EPILOG

40.1K 3K 78
                                    

I would never dare Let go
Through the talkin' and the walkin'
I will give you all my lovin'
Start countin' all the days
Forever I will stay with you

(Pamungkas - One Only)

*****

Untuk kesekian kalinya, Inara melahap makanan ringan di meja. Bahkan, sejak jam masuk kantor hingga tiga jam berlalu pun, mulut gadis itu tidak juga berhenti mengunyah. Semua rekan kerjanya saja sampai terheran-heran, tapi tidak dengan gadis itu. Di kehamilan yang sudah memasuki empat bulan, dia tidak bisa berhenti makan. Berat badan naik. Bentuk tubuh perlahan mulai berubah. Wajar kata dokter, hanya saja, dia jadi sedikit sulit berjalan.

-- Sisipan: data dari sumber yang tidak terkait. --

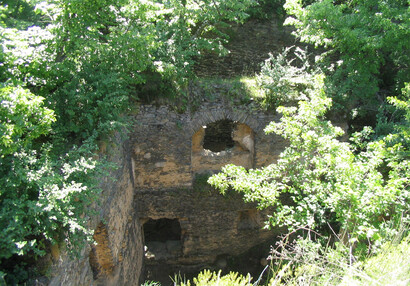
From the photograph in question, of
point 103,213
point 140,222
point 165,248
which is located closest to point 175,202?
point 140,222

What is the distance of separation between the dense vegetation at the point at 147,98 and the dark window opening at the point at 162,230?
12.0ft

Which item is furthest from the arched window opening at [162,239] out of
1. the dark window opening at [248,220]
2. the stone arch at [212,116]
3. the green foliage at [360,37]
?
the green foliage at [360,37]

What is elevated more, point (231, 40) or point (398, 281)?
point (231, 40)

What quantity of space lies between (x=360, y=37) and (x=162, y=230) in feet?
25.6

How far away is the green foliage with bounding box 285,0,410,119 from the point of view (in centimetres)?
669

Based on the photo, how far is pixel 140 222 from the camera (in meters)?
8.55

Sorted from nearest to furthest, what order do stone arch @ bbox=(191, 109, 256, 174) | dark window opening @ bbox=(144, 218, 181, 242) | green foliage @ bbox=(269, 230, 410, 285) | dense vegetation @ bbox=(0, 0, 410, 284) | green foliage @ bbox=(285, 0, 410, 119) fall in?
green foliage @ bbox=(269, 230, 410, 285)
dense vegetation @ bbox=(0, 0, 410, 284)
green foliage @ bbox=(285, 0, 410, 119)
stone arch @ bbox=(191, 109, 256, 174)
dark window opening @ bbox=(144, 218, 181, 242)

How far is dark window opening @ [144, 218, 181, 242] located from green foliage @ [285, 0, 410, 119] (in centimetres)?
627

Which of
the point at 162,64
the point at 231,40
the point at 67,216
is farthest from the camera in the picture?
the point at 231,40

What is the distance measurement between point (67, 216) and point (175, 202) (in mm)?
4810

"Woy!" teriakan diikuti tepukan pada bahu Inara, sontak membuat gadis itu mendongak.

Farel, atasan sekaligus tim proyek tengah berdiri di hadapannya. Pria itu menyunggingkan senyum. Sedangkan tangannya membawa sebuah laporan untuk disodorkan pada Inara.

"Revisi," jelas pria itu sambil menggeleng pelan. Ekspresinya terlihat heran. "Ra, ra, akhir-akhir ini aku perhatiin kamu makan mulu. Maaf ya, maaf banget, kamu jadi ngingetin sama kakakku yang sedang hamil deh."

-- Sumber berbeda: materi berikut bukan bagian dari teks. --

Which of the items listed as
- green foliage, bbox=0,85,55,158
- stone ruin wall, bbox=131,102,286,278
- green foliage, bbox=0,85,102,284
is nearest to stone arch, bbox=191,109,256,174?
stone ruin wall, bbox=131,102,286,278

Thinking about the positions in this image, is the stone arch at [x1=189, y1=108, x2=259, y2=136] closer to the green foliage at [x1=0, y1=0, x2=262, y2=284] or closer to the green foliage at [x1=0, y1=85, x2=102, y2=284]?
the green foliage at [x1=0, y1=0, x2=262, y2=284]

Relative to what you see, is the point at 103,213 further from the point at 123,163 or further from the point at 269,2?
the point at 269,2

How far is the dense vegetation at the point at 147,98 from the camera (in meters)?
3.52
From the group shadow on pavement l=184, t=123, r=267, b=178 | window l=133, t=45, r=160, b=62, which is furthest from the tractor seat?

Seketika mata Inara melebar. Refleks, dia menyentuh kedua pipinya. Gadis itu terlihat panik. "Aku gendutan ya, Pak Farel? Aku jadi jelek ya?"

"Kamu cantik, Ra."

Balasan yang bukan berasal dari Farel, berhasil menarik perhatian keduanya. Terlebih nada suara itu terdengar dingin. Keduanya segera menoleh menuju sumber suara, begitu pula dengan orang-orang yang mendengarkan.

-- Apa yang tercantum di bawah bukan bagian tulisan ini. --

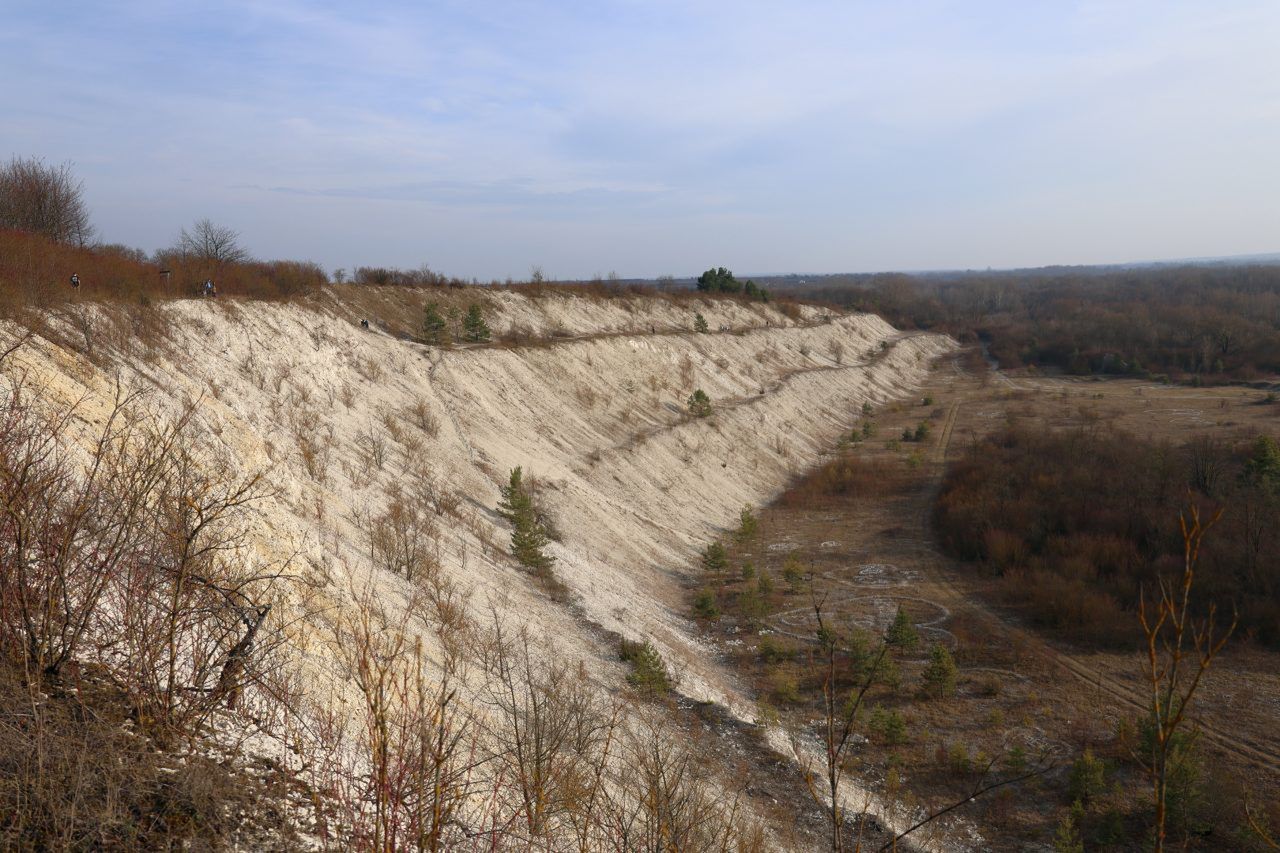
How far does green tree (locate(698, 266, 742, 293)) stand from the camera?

Narendra berdiri di antara kubikel. Terlihat menawan dalam balutan baju kerjanya; kemeja polos cokelat muda dengan celana khaki. Wajah pria itu tidak berekspresi. Sementara tangannya membawa paperbag merah muda. Dengan langkah tegas, pria itu mendekati Inara. Saat mata mereka bertemu, ada seulas senyum yang pria itu pamerkan.

"Nasi uduk pesanan kamu," bisik Narendra seraya berlutut di hadapan Inara. Membuat Farel mundur beberapa langkah untuk menjauh sekaligus menyaksikan adegan tidak terduga siang ini. "Mau pesan apa lagi, Ra? Obat kamu jangan lupa diminum."

Inara mengangguk singkat. Senyum gadis itu terpasang lebar. "Ini aja. Makasih ya, Re."

Narendra mengangguk pelan. Tangan pria itu mengusap puncak kepala Inara dengan sayang. "Jangan bekerja terlalu keras, Sayang. Farel akan membantumu nanti. Benar kan, Farel?"

"Eh iya, Pak."

"Good. Jangan membuat istri saya kecapekan, dia sedang hamil muda. Kalau begitu saya tinggal." Narendra kembali beranjak, lalu berjalan menjauh.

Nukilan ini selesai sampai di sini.